Lynn D. Wardle is the Bruce C. Hafen Professor of Law at the J. Reuben Clark Law School of Brigham Young University. He also has taught and lectured at other law schools in the United States, Scotland, Japan, Australia, and China. His scholarship focuses on Family Law, Conflict of Laws, Biomedical Ethics and Law, and American Constitutional History. He has served as President (2000-2002) of the International Society of Family Law (an international learned society for family law scholars), and is a member of the American Law Institute. He has testified before Committees of the U.S. Congress and state legislatures about various family policy issues including the federal and state Defense of Marriage Acts, and has published extensively in law reviews about same-sex marriage and lesbigay adoption policy issues and interjurisdictional recognition issues. He is a author, co-author, or co-editor of nine scholarly or professional books or treatises and over 100 law review articles and book chapters dealing with family law and related issues.

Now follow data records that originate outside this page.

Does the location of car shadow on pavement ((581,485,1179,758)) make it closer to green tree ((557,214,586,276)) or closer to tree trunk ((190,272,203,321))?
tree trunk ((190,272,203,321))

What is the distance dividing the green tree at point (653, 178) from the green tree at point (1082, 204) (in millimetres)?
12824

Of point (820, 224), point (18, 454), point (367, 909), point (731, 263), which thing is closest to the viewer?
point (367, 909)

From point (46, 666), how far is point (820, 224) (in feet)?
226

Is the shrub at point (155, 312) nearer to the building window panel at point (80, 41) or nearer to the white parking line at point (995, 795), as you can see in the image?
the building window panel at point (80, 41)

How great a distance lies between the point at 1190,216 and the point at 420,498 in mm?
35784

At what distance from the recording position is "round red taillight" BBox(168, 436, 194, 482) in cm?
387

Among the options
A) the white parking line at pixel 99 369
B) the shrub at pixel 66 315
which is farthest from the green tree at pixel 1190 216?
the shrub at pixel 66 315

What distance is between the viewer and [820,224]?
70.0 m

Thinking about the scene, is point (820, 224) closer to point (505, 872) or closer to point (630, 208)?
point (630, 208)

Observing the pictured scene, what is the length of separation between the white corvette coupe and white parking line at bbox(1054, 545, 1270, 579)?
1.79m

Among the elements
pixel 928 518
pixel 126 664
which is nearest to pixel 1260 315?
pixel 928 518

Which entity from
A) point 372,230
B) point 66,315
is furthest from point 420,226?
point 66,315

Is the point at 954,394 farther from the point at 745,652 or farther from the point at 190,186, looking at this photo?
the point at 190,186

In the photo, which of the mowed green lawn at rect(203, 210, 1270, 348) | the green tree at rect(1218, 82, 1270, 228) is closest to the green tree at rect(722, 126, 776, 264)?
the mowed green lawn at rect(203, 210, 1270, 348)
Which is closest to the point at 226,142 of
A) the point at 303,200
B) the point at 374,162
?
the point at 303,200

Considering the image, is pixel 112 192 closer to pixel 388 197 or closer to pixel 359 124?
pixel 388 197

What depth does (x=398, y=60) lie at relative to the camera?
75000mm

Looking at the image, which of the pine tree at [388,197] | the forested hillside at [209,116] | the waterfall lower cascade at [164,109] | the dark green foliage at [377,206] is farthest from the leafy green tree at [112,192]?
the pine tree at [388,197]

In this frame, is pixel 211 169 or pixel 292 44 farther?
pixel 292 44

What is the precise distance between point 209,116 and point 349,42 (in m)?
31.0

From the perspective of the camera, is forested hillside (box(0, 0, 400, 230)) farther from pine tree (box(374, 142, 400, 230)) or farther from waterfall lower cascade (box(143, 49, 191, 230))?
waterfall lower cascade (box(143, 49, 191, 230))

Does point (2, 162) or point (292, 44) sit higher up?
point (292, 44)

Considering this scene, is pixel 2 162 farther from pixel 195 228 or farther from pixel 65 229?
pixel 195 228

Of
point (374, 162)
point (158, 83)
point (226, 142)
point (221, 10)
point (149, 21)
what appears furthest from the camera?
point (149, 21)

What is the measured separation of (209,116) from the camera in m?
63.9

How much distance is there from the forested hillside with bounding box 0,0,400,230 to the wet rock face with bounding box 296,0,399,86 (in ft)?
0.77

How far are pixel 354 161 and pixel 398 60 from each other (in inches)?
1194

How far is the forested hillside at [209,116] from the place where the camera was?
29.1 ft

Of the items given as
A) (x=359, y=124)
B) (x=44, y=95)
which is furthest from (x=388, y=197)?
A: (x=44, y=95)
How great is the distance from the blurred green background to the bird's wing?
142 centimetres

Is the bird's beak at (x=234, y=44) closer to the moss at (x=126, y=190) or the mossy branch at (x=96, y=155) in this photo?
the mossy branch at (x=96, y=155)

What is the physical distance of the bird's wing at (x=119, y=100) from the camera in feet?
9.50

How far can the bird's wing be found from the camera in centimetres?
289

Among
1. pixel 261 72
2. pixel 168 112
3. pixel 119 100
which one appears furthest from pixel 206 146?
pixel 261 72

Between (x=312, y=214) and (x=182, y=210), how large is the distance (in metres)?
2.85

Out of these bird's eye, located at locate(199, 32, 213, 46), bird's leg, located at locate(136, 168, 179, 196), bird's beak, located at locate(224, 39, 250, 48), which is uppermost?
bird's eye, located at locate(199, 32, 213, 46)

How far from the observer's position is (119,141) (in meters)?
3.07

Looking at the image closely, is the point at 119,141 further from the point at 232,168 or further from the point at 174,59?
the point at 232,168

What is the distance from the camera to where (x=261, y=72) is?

Robin Fretwell Wilson is a Professor of Law at Washington & Lee University School of Law, where she teaches in the areas of family law, insurance, children and violence, and law and social science. She is the editor of two recent books, RECONCEIVING THE FAMILY: CRITICAL REFLECTIONS ON THE AMERICAN LAW INSTITUTE'S PRINCIPLES OF THE LAW OF FAMILY DISSOLUTION (Cambridge University Press, 2006), AND THE HANDBOOK OF CHILDREN, CULTURE & VIOLENCE (Sage Publications, 2006, with Nancy Dowd and Dorothy Singer). Her work on child maltreatment and child welfare has appeared in the CORNELL LAW REVIEW, the EMORY LAW JOURNAL, the SAN DIEGO LAW REVIEW, the WASHINGTON & LEE LAW REVIEW, and numerous peer-reviewed journals. Professor Wilson has served as the Chair of the Section on Law, Medicine & Healthcare of the Association of American Law Schools (AALS), and as a member of the Executive Committee of the AALS' Section on Family and Juvenile Law.